→ Listed entries
━━━━━━━━━━━━━━━━━━━━━━━━━━━━━━

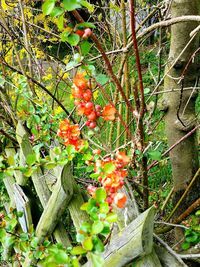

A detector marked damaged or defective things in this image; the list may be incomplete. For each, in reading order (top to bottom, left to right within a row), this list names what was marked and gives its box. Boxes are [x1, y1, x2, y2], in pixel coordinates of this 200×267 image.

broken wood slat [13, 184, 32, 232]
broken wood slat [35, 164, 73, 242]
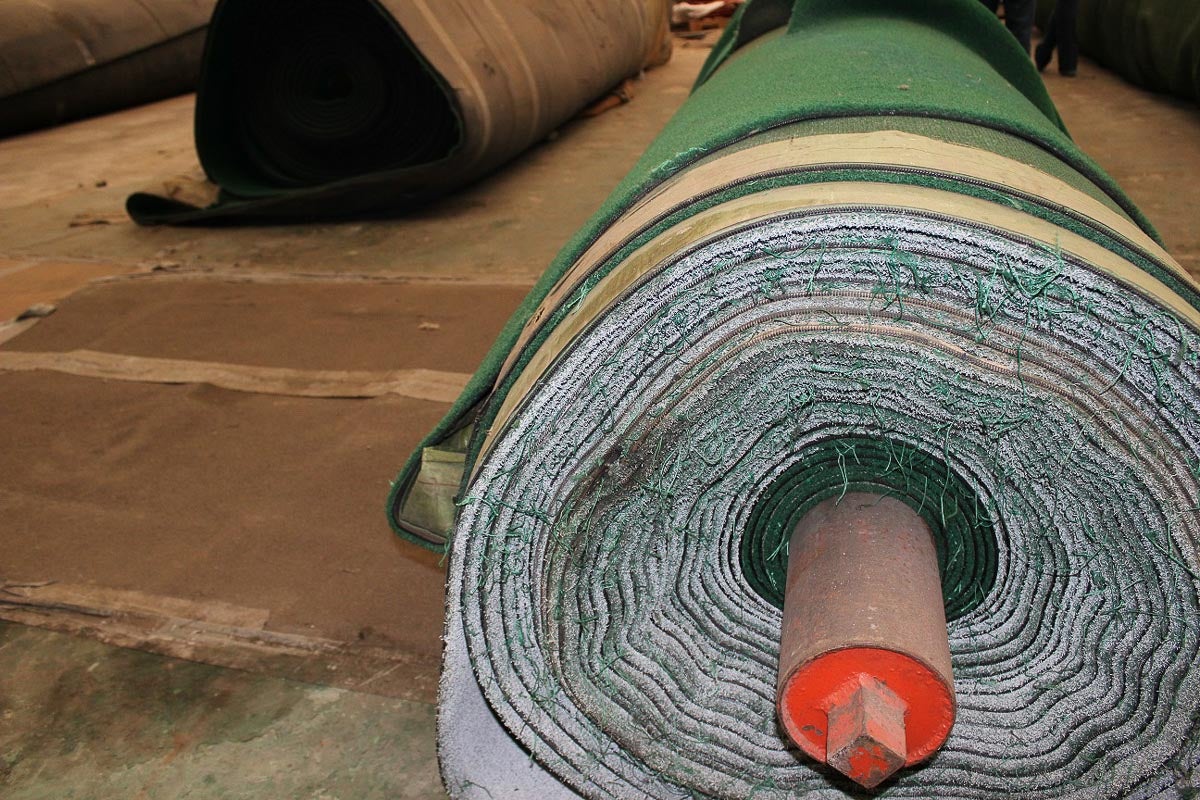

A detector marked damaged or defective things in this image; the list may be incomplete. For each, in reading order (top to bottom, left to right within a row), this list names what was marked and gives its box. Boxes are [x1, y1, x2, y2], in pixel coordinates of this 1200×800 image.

━━━━━━━━━━━━━━━━━━━━━━━━━━━━━━

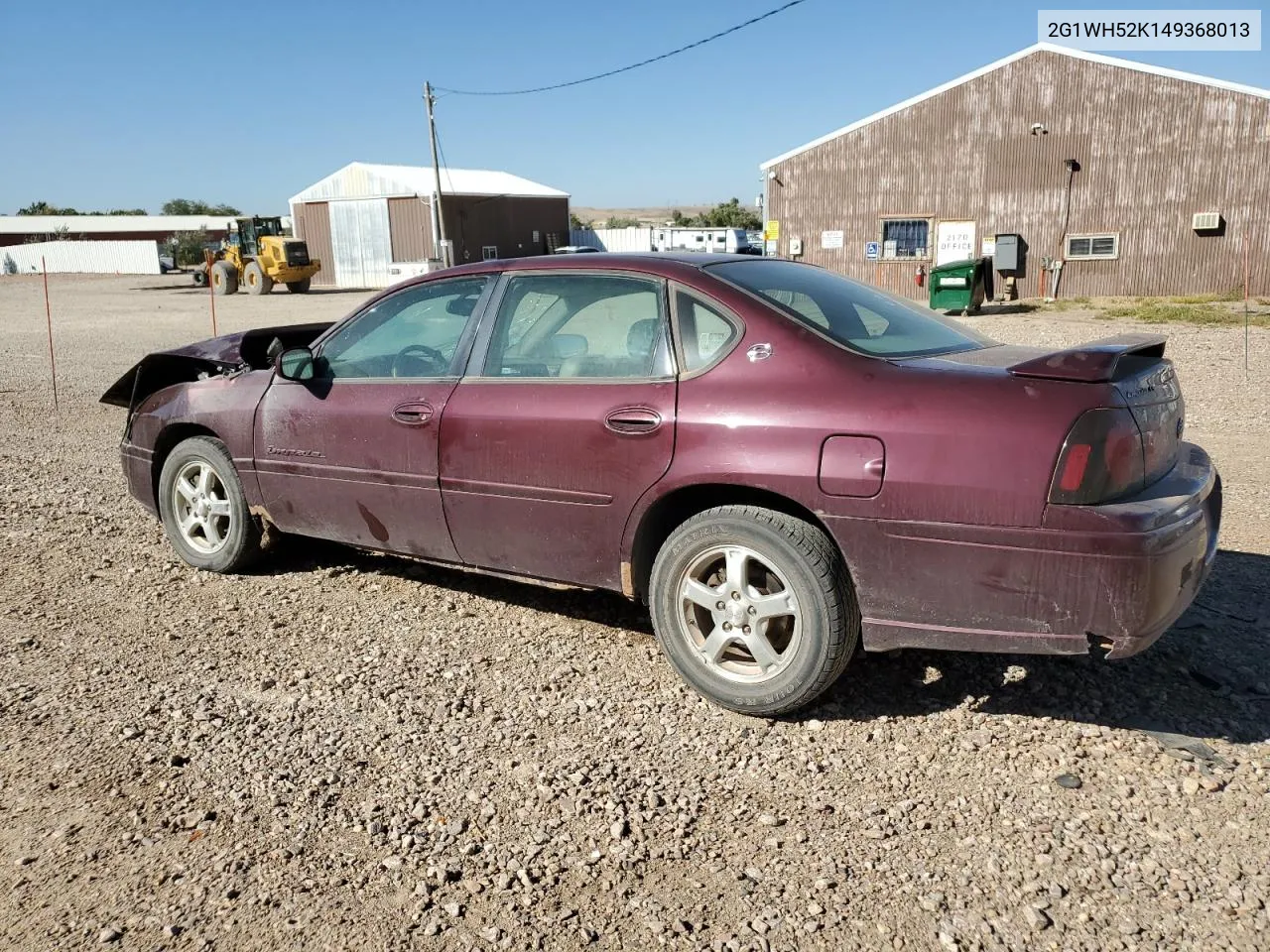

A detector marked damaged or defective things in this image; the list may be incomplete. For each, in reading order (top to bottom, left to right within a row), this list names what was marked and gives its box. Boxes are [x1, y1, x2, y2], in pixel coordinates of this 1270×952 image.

━━━━━━━━━━━━━━━━━━━━━━━━━━━━━━

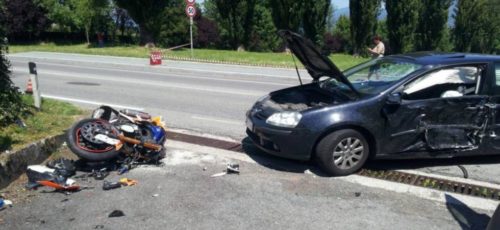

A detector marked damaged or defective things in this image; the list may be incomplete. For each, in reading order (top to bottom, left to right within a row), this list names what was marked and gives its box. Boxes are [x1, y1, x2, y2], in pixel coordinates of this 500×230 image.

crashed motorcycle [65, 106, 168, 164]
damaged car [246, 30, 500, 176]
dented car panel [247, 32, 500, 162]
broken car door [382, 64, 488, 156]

━━━━━━━━━━━━━━━━━━━━━━━━━━━━━━

→ Prompt
Output exactly the lines above, beginning at the one with "this 200×267 image." and stopping after the one with "this 1200×800 image.". Pictures are to be omitted.

→ Worked solution
A detector marked damaged or defective things in this image; the list may be incomplete. For each, in reading order (top to bottom, left to right within a row), this list names what was marked and gives its box. Boxes are [x1, y1, x2, y2], in pixel coordinates of this 200×267 image.

broken wood slat [13, 184, 32, 232]
broken wood slat [35, 164, 73, 242]

A detector marked damaged or defective things in this image; the list may be incomplete. For each, in reading order (top to bottom, left to right within a row), this list names what was marked and gives its box. Boxes are [x1, y1, x2, y2], in pixel coordinates of this 1200×800 image.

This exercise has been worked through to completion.